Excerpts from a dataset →

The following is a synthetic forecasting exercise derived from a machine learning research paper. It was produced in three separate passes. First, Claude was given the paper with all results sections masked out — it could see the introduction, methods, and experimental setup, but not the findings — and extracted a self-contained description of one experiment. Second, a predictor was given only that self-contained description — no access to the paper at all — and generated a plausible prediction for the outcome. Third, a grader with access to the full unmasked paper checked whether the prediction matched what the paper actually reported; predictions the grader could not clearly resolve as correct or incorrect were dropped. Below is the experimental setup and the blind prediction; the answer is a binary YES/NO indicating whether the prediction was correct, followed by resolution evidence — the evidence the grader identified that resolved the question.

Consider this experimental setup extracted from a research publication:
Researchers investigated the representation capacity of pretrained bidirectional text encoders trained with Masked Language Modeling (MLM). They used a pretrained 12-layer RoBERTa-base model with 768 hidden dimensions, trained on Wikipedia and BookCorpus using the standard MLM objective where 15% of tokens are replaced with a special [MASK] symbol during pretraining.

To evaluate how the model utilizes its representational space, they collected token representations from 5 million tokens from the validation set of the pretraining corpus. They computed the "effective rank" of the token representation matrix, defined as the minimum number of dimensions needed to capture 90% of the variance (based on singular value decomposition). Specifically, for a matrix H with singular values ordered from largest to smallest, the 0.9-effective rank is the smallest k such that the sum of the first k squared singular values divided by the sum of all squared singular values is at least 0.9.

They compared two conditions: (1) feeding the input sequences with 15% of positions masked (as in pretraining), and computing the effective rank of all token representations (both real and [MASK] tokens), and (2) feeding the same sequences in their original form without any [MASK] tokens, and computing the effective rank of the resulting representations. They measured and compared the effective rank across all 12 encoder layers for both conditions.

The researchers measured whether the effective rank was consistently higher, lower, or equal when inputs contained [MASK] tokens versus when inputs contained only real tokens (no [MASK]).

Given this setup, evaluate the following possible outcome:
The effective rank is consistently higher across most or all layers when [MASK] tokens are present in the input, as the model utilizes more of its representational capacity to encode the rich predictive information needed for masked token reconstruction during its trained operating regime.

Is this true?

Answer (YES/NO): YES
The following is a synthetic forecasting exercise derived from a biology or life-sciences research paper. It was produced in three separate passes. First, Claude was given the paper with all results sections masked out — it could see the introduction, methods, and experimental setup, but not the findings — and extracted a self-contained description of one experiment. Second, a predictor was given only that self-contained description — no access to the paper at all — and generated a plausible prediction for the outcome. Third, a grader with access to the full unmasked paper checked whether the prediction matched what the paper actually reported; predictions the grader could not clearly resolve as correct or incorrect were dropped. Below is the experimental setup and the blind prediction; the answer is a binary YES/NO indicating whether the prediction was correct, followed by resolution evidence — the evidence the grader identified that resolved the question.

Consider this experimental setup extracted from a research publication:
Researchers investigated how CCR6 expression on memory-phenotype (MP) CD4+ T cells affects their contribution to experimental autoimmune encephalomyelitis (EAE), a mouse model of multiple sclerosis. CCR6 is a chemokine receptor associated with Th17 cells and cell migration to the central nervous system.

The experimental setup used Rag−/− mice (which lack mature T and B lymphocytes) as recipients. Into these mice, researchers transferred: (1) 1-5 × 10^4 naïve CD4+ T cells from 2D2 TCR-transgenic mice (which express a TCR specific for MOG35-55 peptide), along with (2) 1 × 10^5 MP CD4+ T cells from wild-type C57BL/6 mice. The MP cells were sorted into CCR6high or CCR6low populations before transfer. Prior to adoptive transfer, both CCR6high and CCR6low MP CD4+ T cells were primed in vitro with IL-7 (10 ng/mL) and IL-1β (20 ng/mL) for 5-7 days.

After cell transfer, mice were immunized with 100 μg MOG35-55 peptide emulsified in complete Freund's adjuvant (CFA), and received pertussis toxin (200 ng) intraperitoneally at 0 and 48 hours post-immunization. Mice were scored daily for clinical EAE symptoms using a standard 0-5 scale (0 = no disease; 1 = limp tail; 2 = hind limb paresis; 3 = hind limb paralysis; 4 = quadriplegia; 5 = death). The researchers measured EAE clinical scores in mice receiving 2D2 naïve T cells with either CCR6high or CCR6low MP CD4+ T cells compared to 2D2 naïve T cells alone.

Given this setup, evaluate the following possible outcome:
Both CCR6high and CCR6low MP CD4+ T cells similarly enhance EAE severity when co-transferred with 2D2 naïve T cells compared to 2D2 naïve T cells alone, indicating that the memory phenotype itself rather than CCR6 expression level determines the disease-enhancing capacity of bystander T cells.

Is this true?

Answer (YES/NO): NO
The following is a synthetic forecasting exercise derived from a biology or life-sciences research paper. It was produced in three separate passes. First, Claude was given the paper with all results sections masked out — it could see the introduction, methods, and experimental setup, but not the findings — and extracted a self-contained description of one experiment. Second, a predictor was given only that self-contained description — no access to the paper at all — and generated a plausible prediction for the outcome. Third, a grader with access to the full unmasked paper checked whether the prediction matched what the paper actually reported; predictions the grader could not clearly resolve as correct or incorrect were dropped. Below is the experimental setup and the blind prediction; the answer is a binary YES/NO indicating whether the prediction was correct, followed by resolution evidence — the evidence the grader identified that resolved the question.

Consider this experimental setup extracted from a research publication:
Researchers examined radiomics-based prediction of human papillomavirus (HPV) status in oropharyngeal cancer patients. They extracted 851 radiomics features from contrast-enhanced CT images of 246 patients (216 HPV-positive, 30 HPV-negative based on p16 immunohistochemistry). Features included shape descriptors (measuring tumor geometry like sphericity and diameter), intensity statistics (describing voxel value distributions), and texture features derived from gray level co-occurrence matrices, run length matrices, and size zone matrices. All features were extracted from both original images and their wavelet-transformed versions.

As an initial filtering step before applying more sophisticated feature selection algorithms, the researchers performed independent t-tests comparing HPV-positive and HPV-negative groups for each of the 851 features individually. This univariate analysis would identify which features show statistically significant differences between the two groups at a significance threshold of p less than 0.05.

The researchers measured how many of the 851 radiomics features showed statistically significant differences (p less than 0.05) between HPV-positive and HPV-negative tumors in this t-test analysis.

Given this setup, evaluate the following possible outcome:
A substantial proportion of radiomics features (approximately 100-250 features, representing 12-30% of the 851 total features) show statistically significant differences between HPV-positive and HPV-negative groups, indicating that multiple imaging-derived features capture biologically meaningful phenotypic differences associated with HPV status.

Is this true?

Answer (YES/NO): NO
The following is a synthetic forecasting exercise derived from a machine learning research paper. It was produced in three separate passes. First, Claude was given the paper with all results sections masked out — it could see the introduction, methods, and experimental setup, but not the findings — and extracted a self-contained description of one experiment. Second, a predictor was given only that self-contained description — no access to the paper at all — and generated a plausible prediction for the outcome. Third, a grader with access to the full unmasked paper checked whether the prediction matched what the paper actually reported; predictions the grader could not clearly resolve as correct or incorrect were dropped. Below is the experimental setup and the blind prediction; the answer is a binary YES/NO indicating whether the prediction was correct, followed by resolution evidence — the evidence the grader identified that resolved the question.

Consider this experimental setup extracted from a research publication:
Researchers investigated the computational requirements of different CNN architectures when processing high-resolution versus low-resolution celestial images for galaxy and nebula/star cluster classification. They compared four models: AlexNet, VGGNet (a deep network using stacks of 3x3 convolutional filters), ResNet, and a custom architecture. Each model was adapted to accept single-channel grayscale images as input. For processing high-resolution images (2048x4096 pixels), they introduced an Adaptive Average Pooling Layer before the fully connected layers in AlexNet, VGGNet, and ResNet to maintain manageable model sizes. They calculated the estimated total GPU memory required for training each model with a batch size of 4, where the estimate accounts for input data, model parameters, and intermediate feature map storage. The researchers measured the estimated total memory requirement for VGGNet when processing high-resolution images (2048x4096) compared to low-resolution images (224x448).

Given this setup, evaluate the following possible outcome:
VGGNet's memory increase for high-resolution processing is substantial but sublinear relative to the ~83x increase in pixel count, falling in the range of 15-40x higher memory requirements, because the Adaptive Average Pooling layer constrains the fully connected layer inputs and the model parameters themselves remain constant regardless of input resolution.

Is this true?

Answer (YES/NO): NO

Exercise aim → Copying word for word, give each line of the data above from the first one through the line containing "Researchers investigated the representation", and nothing else.

Your response →
The following is a synthetic forecasting exercise derived from a machine learning research paper. It was produced in three separate passes. First, Claude was given the paper with all results sections masked out — it could see the introduction, methods, and experimental setup, but not the findings — and extracted a self-contained description of one experiment. Second, a predictor was given only that self-contained description — no access to the paper at all — and generated a plausible prediction for the outcome. Third, a grader with access to the full unmasked paper checked whether the prediction matched what the paper actually reported; predictions the grader could not clearly resolve as correct or incorrect were dropped. Below is the experimental setup and the blind prediction; the answer is a binary YES/NO indicating whether the prediction was correct, followed by resolution evidence — the evidence the grader identified that resolved the question.

Consider this experimental setup extracted from a research publication:
Researchers investigated the representation capacity of pretrained bidirectional text encoders trained with Masked Language Modeling (MLM). They used a pretrained 12-layer RoBERTa-base model with 768 hidden dimensions, trained on Wikipedia and BookCorpus using the standard MLM objective where 15% of tokens are replaced with a special [MASK] symbol during pretraining.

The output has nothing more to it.